* _Record extracts_
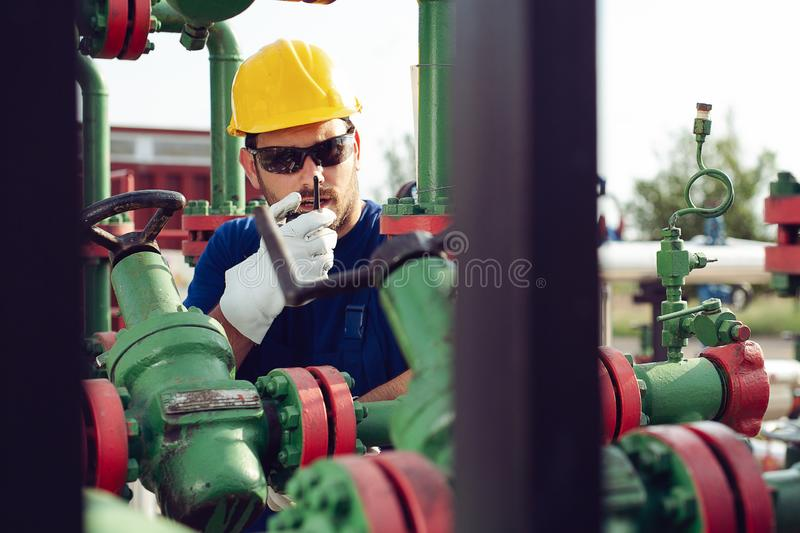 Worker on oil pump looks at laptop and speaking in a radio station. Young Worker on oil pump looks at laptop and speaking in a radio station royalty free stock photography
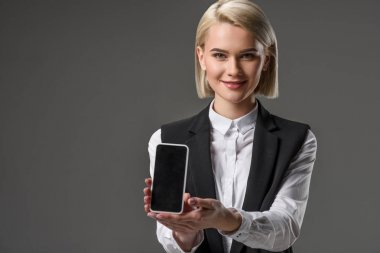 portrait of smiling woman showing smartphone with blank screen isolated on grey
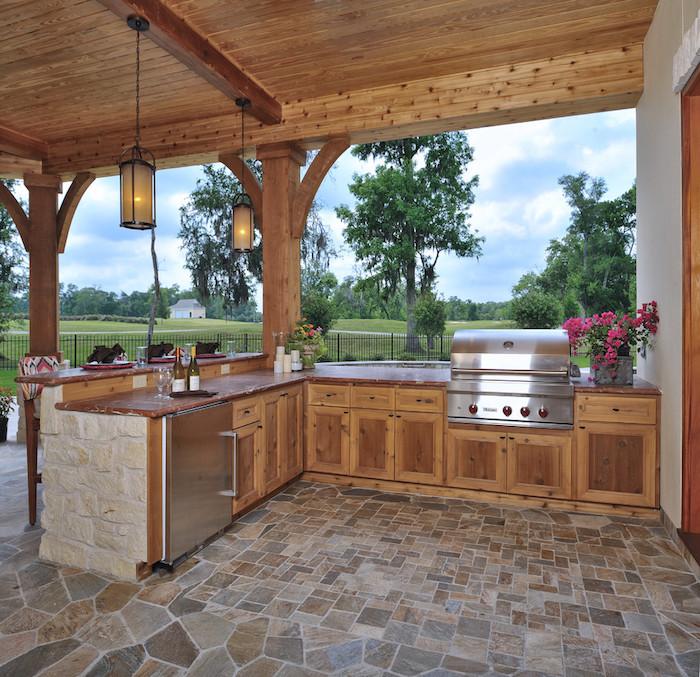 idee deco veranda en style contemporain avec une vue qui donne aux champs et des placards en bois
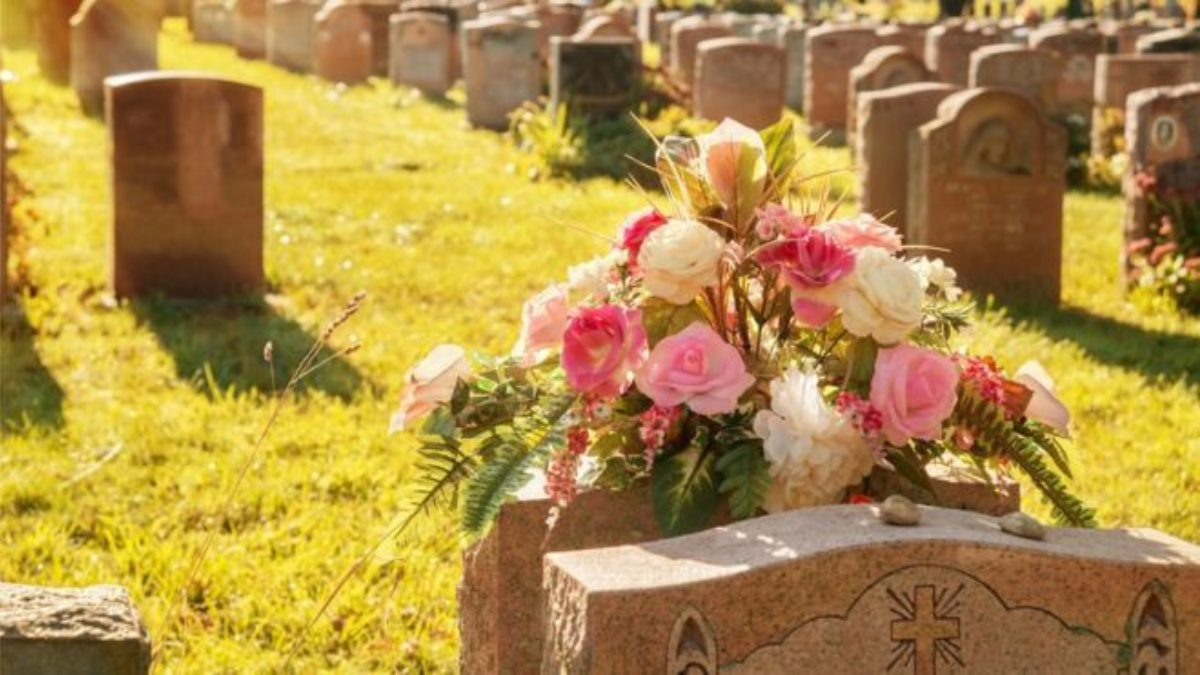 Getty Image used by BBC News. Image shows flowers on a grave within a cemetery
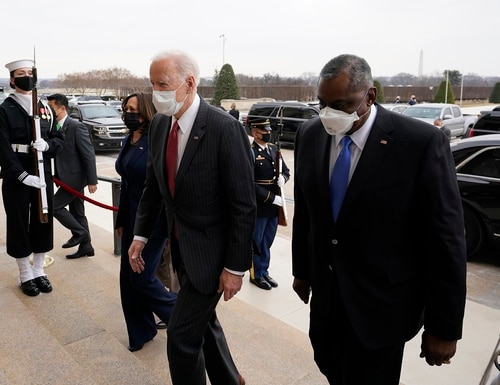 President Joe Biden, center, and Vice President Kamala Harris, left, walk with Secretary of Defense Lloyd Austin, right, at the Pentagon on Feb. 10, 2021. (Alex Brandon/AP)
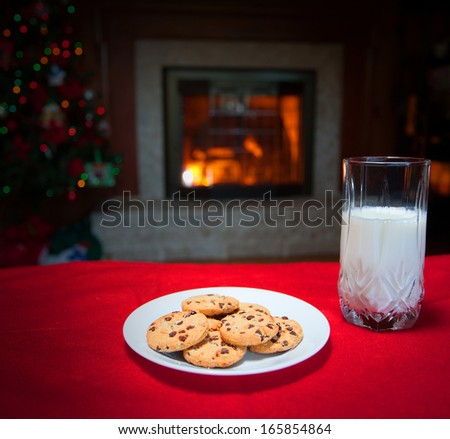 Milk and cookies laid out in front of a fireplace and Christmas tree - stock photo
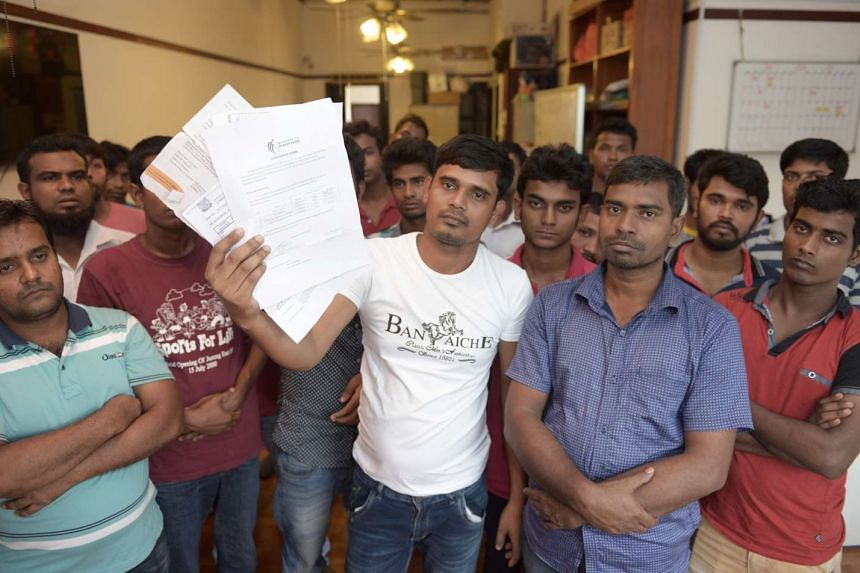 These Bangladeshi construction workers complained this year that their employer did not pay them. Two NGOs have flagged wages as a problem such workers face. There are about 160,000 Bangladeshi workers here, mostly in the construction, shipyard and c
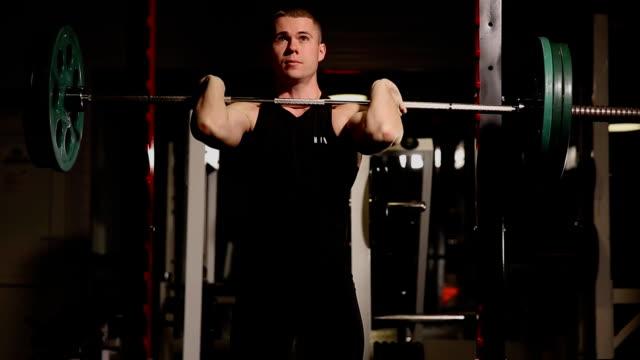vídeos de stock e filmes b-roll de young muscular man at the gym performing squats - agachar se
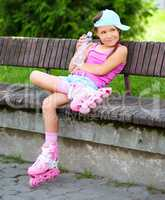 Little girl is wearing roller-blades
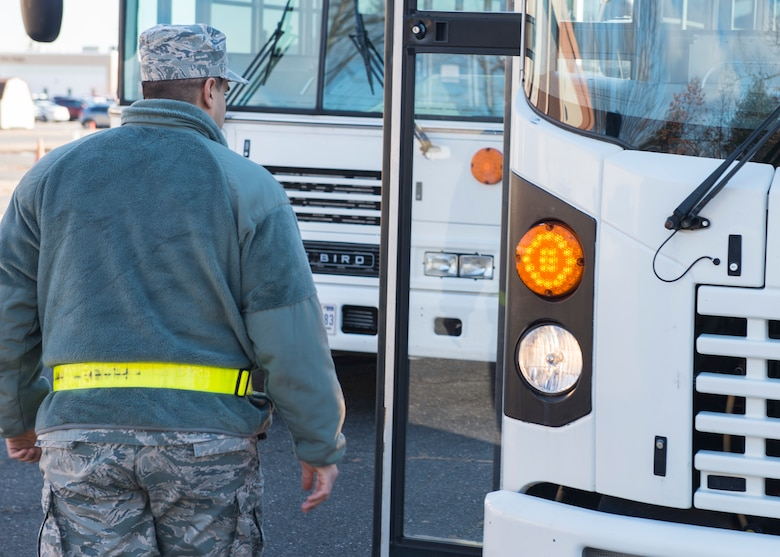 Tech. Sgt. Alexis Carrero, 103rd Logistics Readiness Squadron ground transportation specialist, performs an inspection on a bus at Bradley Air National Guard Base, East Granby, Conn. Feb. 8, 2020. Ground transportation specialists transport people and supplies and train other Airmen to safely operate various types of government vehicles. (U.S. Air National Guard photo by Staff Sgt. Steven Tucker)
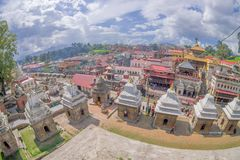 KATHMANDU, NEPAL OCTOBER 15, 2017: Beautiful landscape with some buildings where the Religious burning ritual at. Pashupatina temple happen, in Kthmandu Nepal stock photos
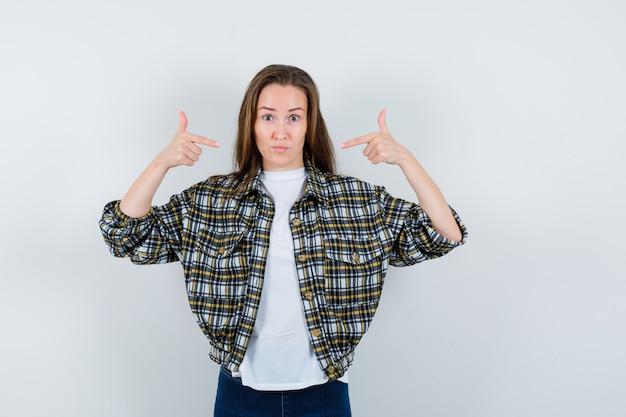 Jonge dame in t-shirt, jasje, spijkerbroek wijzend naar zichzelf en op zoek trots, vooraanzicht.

* _Exercise requirements_
With the pictures omitted, copy exactly the lines from the line that contains "vídeos de stock" through the end of the material.

* _Answer section_
vídeos de stock e filmes b-roll de young muscular man at the gym performing squats - agachar se
 Little girl is wearing roller-blades
 Tech. Sgt. Alexis Carrero, 103rd Logistics Readiness Squadron ground transportation specialist, performs an inspection on a bus at Bradley Air National Guard Base, East Granby, Conn. Feb. 8, 2020. Ground transportation specialists transport people and supplies and train other Airmen to safely operate various types of government vehicles. (U.S. Air National Guard photo by Staff Sgt. Steven Tucker)
 KATHMANDU, NEPAL OCTOBER 15, 2017: Beautiful landscape with some buildings where the Religious burning ritual at. Pashupatina temple happen, in Kthmandu Nepal stock photos
 Jonge dame in t-shirt, jasje, spijkerbroek wijzend naar zichzelf en op zoek trots, vooraanzicht.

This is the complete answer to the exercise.